- [What you should do]: Convert the rows, starting with the line that contains "By your observation, is" and going on through the line that contains "point 1072,654 <", into a Markdown table with the columns Index and Entry. Number each line in Index, put the line itself in Entry, and leave out blank lines.

- [Exercise inputs]:
──────────
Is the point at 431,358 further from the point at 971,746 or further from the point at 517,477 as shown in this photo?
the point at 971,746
──────────
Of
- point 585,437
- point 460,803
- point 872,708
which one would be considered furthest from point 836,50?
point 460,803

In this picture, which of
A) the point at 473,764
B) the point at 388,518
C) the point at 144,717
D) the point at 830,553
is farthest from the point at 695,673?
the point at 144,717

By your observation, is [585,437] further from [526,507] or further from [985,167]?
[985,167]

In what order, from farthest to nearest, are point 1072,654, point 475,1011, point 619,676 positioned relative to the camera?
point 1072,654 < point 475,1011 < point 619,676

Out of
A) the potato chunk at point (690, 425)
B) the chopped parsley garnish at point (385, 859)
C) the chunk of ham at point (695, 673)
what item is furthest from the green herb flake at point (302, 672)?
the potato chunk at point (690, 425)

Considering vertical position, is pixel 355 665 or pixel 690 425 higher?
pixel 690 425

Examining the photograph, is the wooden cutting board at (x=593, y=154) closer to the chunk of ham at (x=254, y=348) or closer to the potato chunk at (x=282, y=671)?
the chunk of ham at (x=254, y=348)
──────────
- [Full answer]:
| Index | Entry |
|---|---|
| 1 | By your observation, is [585,437] further from [526,507] or further from [985,167]? |
| 2 | [985,167] |
| 3 | In what order, from farthest to nearest, are point 1072,654, point 475,1011, point 619,676 positioned relative to the camera? |
| 4 | point 1072,654 < point 475,1011 < point 619,676 |